Points clés
1. La conception d’algorithmes : un prisme puissant
Le véritable enjeu réside dans le fait que le sujet des algorithmes offre un prisme puissant pour appréhender l’ensemble du domaine de l’informatique.
La tâche essentielle. Concevoir un algorithme, c’est à la fois un art et une science visant à résoudre efficacement des problèmes computationnels. Cette démarche repose sur deux étapes fondamentales : d’abord, extraire des détails complexes d’un problème concret une formulation mathématique claire et précise ; ensuite, identifier les techniques algorithmiques adaptées pour résoudre cette formulation. Ce processus est itératif : la connaissance des techniques disponibles facilite une meilleure formalisation des problèmes.

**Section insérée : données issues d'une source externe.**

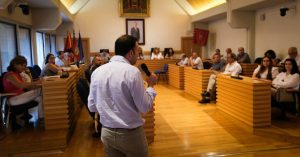 El Consejo de Ciudad aprueba con un amplio respaldo las ordenanzas fiscales para 2027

Des idées omniprésentes. La pensée algorithmique dépasse largement le cadre traditionnel de l’informatique. Qu’il s’agisse des débats sur le routage Internet, de la comparaison de séquences biologiques, de la modélisation financière ou de la gestion du personnel hospitalier, les concepts algorithmiques fournissent un langage pour exprimer les questions sous-jacentes et leurs contraintes. Saisir ces schémas permet d’appliquer des solutions computationnelles à une multitude de défis.
Un processus de conception. Élaborer des algorithmes sophistiqués implique souvent d’explorer plusieurs pistes, y compris des idées initiales qui peuvent échouer. Comprendre pourquoi des méthodes plus simples, comme les heuristiques gloutonnes, ne fonctionnent pas toujours révèle des structures essentielles du problème. Ce processus itératif de formulation, conception, analyse et amélioration est au cœur du domaine.
2. Analyser l’efficacité : la puissance du temps polynomial
La définition mathématique du temps polynomial s’est révélée correspondre de manière étonnamment fidèle, dans la pratique, à ce que nous observons quant à l’efficacité des algorithmes et à la tractabilité des problèmes dans la vie réelle.
Quantifier l’efficacité. Pour dépasser les notions subjectives de « rapidité d’exécution », il est nécessaire de disposer d’une définition concrète et indépendante de la plateforme. Analyser un algorithme revient à comprendre comment ses besoins en ressources, principalement en temps et en mémoire, évoluent lorsque la taille des données d’entrée augmente. Ce comportement d’évolution est décrit par des fonctions mathématiques.
Polynomial versus exponentiel. Une distinction cruciale s’opère entre les temps d’exécution polynomiaux et exponentiels. Un algorithme est dit polynomial si, dans le pire des cas, son temps d’exécution pour une entrée de taille n est borné par c × n^d, où c et d sont des constantes. Les algorithmes exponentiels, dont le temps est borné par r^n avec r > 1, croissent beaucoup plus rapidement. L’écart entre ces deux classes est immense, faisant du temps polynomial un indicateur fort de la faisabilité pratique.
Notation asymptotique. Nous utilisons les notations O(), Ω() et Θ() pour exprimer le taux de croissance des fonctions, en négligeant les constantes et les termes de moindre importance, afin de mieux comparer les comportements à grande échelle.
Résumé des avis
Algorithm Design reçoit des critiques majoritairement positives, salué pour sa clarté, ses explications intuitives et son accent mis sur la compréhension plutôt que la mémorisation. Les lecteurs apprécient sa couverture approfondie des sujets avancés ainsi que ses applications concrètes à la résolution de problèmes réels. Nombre d’entre eux le jugent supérieur à CLRS pour l’apprentissage, bien qu’il soit moins exhaustif en tant qu’ouvrage de référence. L’approche adoptée pour expliquer des concepts complexes, les exercices résolus et la diversité des problèmes proposés, aux niveaux de difficulté variés, sont particulièrement mises en avant. Quelques reproches concernent une notation parfois trop verbeuse et une couverture limitée de certains thèmes, mais dans l’ensemble, ce livre est vivement recommandé pour l’étude des algorithmes au niveau master.